EXTRACT PROVIDED:
━━━━━━━━━━

[Lingtyp] Grammaticalization of past/resultative meaning from "stay"

David Gil gil at shh.mpg.de
Mon Mar 6 08:27:13 UTC 2023


Somewhere in the semantic space between "continuative" and 
"past/resultative", Papuan Malay uses /tinggal/ 'stay' as the first term 
in a serial verb construction with a *durative* (or maybe habitual) 
meaning.

(I have not encountered this in any other Malay dialect, suggesting that 
this might perhaps be due to influence from local languages of Papua.)


David



On 06/03/2023 07:38, Wesley Jones wrote:
> Hello all,
>
> There is a construction in Horokoi (a.k.a. Wasembo, [gsp], part of the 
> Madang branch of TNG) in which a clause chain with the final verb 
> "stay/exist" can have various past/resultative-like meanings. I am 
> wondering where else such a construction has been found.
>
> The form is: [V-SR stay-TAM], where SR means switch reference marking 
> (same-subject or different-subject). With same-subject marking, it 
> literally says "I [V] and I stay"; with different-subject, it says "I 
> [V] and it (impersonal) stays".
>
> So far I have found the following meanings for the construction. The 
> different-subject marking tends to be associated with more distal 
> meanings (past, far past, anterior).

━━━━━━━━━━

ENTRIES:
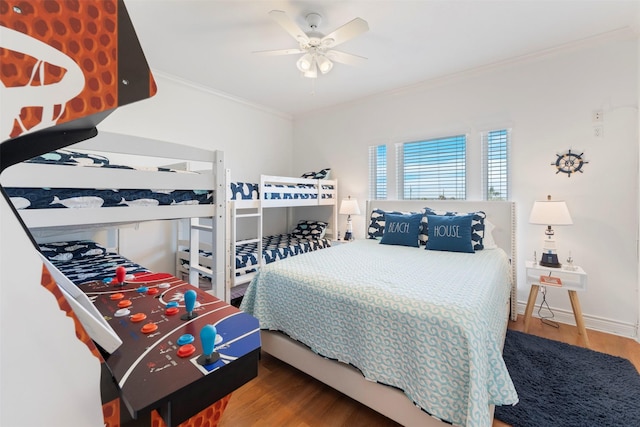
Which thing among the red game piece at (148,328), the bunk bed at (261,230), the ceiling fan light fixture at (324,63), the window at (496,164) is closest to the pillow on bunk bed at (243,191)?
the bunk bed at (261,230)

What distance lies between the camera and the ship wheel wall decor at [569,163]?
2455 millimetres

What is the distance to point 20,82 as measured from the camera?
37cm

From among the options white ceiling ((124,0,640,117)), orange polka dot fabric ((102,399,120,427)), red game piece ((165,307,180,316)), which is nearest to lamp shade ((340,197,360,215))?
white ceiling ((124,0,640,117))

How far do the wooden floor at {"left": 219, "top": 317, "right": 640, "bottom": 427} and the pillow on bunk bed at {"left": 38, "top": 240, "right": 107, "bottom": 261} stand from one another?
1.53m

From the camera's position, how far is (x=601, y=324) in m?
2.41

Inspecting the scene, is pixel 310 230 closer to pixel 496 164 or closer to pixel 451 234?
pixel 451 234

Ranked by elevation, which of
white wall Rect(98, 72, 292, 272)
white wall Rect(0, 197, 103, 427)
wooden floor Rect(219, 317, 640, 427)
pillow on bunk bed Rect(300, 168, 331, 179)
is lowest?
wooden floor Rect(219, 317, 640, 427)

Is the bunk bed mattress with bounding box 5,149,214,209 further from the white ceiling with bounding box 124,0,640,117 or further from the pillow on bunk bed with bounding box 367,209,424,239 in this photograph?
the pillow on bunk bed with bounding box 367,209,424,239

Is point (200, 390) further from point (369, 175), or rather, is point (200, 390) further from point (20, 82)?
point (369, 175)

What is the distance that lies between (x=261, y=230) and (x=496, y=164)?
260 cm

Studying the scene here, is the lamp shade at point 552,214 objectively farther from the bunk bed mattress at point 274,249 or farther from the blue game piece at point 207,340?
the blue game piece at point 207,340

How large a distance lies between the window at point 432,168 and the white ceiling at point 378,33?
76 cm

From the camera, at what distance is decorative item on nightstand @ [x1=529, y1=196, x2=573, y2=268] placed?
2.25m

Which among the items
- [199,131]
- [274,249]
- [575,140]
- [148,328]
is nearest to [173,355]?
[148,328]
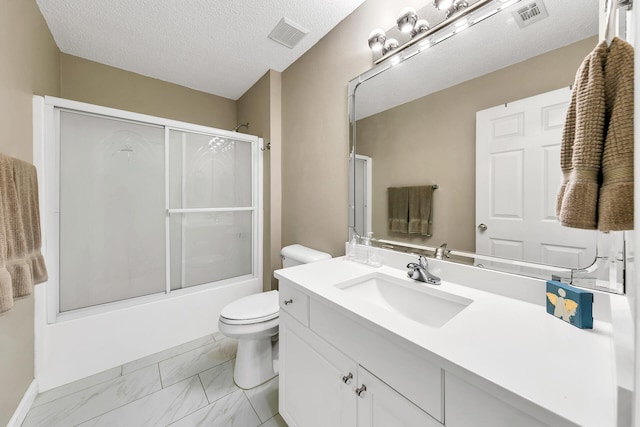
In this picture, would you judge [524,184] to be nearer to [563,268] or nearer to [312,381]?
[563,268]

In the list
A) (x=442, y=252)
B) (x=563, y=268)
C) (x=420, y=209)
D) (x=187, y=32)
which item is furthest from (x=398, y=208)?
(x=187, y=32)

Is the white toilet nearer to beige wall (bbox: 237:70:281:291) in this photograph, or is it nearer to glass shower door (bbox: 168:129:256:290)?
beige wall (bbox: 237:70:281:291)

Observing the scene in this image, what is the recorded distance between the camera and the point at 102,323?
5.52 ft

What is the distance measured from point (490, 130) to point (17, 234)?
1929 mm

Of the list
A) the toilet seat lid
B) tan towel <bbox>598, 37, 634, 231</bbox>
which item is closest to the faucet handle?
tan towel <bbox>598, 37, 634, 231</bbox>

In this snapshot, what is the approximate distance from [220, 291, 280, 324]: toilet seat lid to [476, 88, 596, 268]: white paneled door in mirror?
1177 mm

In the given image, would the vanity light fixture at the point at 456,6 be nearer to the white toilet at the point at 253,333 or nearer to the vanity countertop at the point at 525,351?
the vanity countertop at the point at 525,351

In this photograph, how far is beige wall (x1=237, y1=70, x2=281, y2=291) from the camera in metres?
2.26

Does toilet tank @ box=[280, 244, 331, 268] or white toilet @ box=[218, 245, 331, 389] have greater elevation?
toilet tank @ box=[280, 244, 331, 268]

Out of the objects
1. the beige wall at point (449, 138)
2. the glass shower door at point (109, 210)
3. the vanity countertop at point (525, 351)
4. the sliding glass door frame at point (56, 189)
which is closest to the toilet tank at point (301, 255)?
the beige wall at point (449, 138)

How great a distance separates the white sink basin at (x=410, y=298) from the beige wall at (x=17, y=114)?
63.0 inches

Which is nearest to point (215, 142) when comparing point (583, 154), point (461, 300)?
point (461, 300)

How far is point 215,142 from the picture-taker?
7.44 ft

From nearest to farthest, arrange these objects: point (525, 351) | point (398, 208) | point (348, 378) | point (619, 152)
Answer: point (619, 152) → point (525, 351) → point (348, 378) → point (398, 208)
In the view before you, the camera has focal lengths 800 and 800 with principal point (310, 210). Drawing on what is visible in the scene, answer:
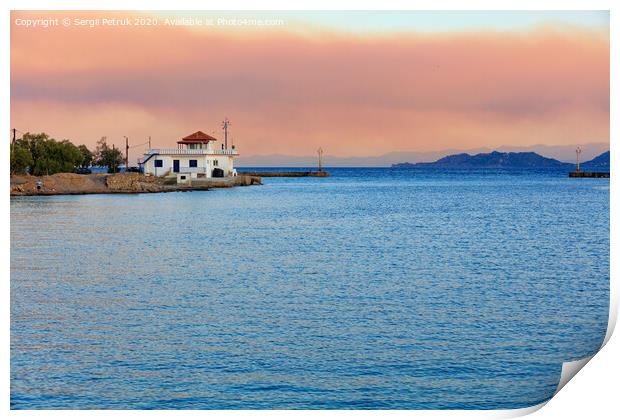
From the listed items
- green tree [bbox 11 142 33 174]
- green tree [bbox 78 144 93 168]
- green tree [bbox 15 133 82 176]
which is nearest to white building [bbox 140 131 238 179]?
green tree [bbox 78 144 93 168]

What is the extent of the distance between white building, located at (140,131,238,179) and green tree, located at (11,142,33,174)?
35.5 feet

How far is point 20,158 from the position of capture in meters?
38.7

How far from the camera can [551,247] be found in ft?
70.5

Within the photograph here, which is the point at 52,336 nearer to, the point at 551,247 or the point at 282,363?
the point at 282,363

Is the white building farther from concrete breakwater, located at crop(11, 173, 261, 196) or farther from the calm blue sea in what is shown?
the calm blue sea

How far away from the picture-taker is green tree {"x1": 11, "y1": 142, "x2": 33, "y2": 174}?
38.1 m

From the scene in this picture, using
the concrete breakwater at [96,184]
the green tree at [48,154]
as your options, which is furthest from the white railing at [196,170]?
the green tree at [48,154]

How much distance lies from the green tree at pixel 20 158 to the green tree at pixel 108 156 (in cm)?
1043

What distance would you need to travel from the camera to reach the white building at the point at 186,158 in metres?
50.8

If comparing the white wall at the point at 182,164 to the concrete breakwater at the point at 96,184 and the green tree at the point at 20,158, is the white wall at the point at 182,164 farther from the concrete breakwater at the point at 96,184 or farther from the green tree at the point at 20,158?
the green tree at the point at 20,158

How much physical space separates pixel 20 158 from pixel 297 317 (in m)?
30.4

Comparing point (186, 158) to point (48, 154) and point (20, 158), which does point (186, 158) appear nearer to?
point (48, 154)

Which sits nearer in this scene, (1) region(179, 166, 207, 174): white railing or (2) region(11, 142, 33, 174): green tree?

━━━━━━━━━━

TASK SET:
1. According to the mailing-list post on "stay" constructions, what branch is Horokoi part of?
2. Pick up the mailing-list post on "stay" constructions right after its final sentence and write what comes next.

ANSWERS GIVEN:
1. The Madang branch of TNG.

2.
>
>   * literal (he _built_ a house and it _stayed_ [didn't fall down])
>   * stative (the food _is dry_, lit. it dries and it stays)
>   * copula/stative (you _are_ like me, lit. you become and you stay)
>       o Note that this meaning only occurs when the first verb is
>         "become". It does not mean "you became like me" (eventive).
>   * resultative/stative ([you hit it and] it _is broken_, lit. it
>     breaks and it stays)
>   * past (I _went_, lit. I go and I stay)
>   * far past (they [ancestors] _got_ salt from trees, lit. they take
>     and it stays)
>   * anterior (I _had said_ it to you, [then something else happened],
>     lit. I say and it stays)
>
> I have been thinking that this is unusual because "stay" as an 
> auxiliary usually grammaticalizes into continuative rather than 
> past/resultative. Heine & Kuteva (2002) mention "sit" > copula, but 
> not this path of "become and stay" > "become-past" > copula, nor any 
> cases of "stay" (or similar) to these past-like meanings.
>
> I've been attributing this pathway to the sequential semantics of the 
> clause chaining construction (Horokoi does not mark simultaneous vs 
> sequential in medial verbs, as far as I know). Thus, the sequence "I 
> [V] and (then) I stay" implies that V is no longer happening and I am 
> staying in whatever state endures at the end of V's action. But 
> perhaps this is not right, and I received a comment that this 
> implicature need not hold for the literal meaning.
>
> I have received comments that similar constructions are found in Dani 
> languages, Malay, and some others. I found mention of something very 
> similar in Mian by Fedden (2020). I have found no cognate 
> constructions or comparative evidence to shed light on this for 
> Horokoi (presumably Mian constitutes a parallel innovation because of 
> the vast time depth separating Madang from Ok).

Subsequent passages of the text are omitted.